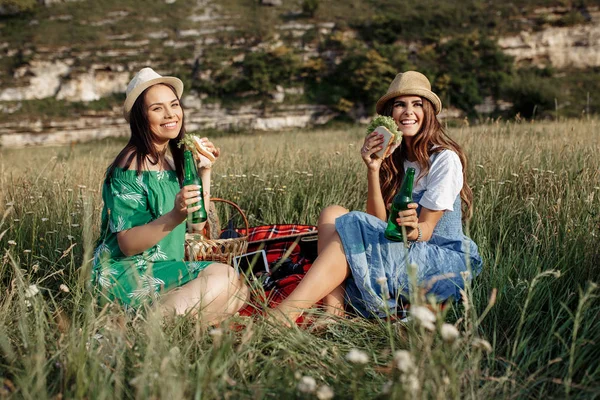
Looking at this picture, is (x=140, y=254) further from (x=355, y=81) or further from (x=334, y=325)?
(x=355, y=81)

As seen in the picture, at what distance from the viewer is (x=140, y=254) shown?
2697mm

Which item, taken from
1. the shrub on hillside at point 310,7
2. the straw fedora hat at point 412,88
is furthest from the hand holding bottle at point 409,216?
the shrub on hillside at point 310,7

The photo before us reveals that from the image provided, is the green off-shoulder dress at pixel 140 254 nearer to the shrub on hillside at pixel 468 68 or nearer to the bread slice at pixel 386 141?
the bread slice at pixel 386 141

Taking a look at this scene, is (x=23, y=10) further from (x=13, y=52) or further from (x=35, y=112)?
(x=35, y=112)

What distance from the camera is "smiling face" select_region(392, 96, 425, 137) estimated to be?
289 centimetres

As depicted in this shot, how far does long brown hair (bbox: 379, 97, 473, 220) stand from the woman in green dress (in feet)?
3.41

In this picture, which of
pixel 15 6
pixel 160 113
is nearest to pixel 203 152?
→ pixel 160 113

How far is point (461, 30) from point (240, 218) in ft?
123

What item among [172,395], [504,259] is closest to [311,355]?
[172,395]

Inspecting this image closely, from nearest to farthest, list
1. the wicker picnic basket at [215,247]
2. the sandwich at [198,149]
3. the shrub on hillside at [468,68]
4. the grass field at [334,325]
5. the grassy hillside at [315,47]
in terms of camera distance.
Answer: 1. the grass field at [334,325]
2. the sandwich at [198,149]
3. the wicker picnic basket at [215,247]
4. the shrub on hillside at [468,68]
5. the grassy hillside at [315,47]

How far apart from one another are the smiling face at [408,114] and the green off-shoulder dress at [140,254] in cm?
132

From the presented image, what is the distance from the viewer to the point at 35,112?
34625 millimetres

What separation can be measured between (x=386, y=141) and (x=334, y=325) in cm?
96

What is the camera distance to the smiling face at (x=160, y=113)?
2.81 metres
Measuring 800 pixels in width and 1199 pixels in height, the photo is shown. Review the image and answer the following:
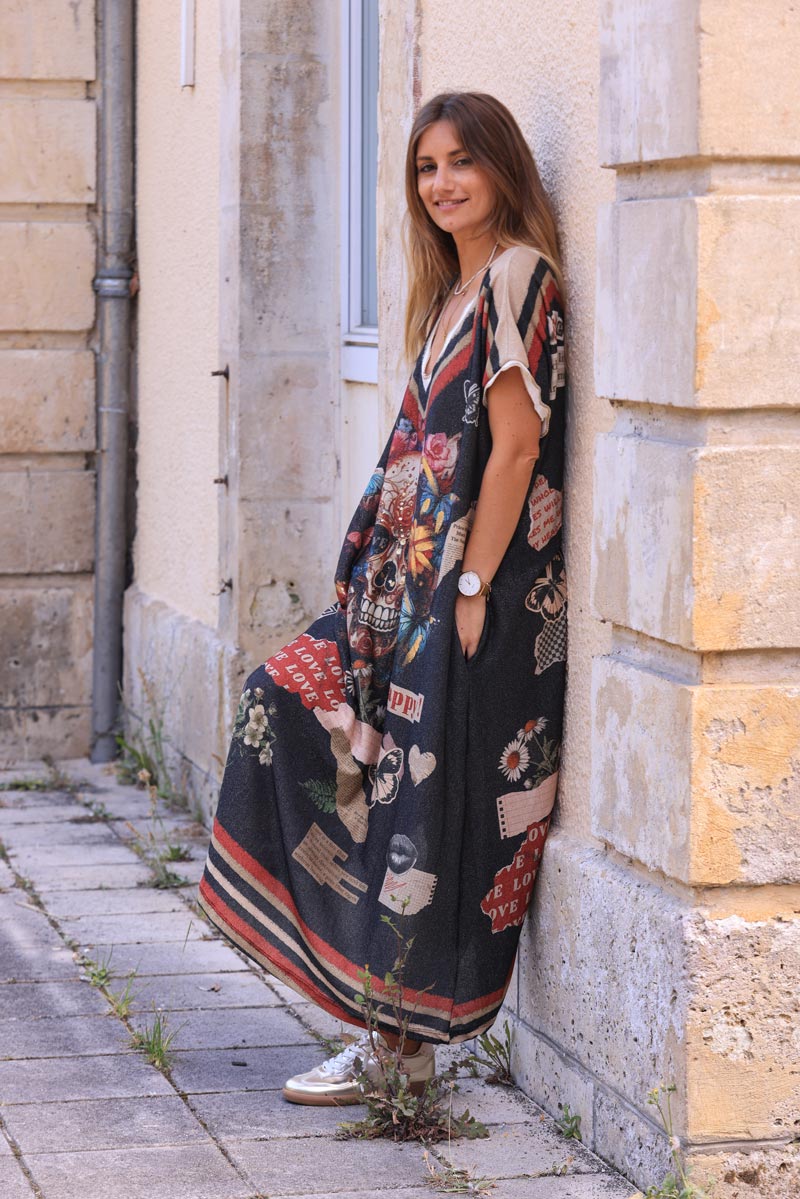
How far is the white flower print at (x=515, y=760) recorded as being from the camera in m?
3.65

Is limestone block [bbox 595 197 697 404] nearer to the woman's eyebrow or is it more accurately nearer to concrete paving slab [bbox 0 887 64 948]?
the woman's eyebrow

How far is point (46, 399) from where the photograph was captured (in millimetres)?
7445

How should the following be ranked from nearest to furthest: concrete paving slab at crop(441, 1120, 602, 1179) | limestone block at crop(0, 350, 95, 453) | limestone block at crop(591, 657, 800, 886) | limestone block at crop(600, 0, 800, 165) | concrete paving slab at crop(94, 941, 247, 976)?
limestone block at crop(600, 0, 800, 165) → limestone block at crop(591, 657, 800, 886) → concrete paving slab at crop(441, 1120, 602, 1179) → concrete paving slab at crop(94, 941, 247, 976) → limestone block at crop(0, 350, 95, 453)

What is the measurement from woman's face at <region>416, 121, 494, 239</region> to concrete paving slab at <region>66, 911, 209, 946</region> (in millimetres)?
2252

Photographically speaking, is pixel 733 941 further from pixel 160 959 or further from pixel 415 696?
pixel 160 959

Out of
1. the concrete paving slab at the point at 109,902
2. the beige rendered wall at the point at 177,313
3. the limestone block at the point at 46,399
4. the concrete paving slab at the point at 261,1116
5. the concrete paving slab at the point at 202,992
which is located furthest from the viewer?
the limestone block at the point at 46,399

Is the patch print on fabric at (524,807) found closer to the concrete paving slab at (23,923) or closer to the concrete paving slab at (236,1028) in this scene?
the concrete paving slab at (236,1028)

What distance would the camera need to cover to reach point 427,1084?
3775mm

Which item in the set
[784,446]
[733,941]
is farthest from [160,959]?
[784,446]

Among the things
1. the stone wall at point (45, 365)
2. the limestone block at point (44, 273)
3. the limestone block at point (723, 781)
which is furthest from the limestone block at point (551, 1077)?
the limestone block at point (44, 273)

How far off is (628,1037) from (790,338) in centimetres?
128

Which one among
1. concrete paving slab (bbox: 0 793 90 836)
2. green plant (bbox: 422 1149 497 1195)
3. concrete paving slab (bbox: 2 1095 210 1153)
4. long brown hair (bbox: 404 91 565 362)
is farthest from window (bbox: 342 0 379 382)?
green plant (bbox: 422 1149 497 1195)

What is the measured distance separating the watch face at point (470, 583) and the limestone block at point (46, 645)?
14.1ft

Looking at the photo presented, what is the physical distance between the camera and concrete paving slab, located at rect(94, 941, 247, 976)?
··········
▶ _DIRECTIVE_:
Render the records as a Markdown table with the columns Row and Text, from the line with "Among the things" up to and including the last line of the records. Number each row, and leave out blank lines.

▶ _FULL ANSWER_:
| Row | Text |
|---|---|
| 1 | Among the things |
| 2 | 1. the stone wall at point (45, 365) |
| 3 | 2. the limestone block at point (44, 273) |
| 4 | 3. the limestone block at point (723, 781) |
| 5 | which is furthest from the limestone block at point (551, 1077)? |
| 6 | the limestone block at point (44, 273) |
| 7 | How far off is (628,1037) from (790,338) in centimetres? |
| 8 | 128 |
| 9 | Which one among |
| 10 | 1. concrete paving slab (bbox: 0 793 90 836) |
| 11 | 2. green plant (bbox: 422 1149 497 1195) |
| 12 | 3. concrete paving slab (bbox: 2 1095 210 1153) |
| 13 | 4. long brown hair (bbox: 404 91 565 362) |
| 14 | is farthest from window (bbox: 342 0 379 382)? |
| 15 | green plant (bbox: 422 1149 497 1195) |
| 16 | What is the measured distance separating the watch face at point (470, 583) and the limestone block at point (46, 645)? |
| 17 | 14.1ft |
| 18 | Looking at the photo presented, what is the physical distance between the camera and concrete paving slab, located at rect(94, 941, 247, 976)? |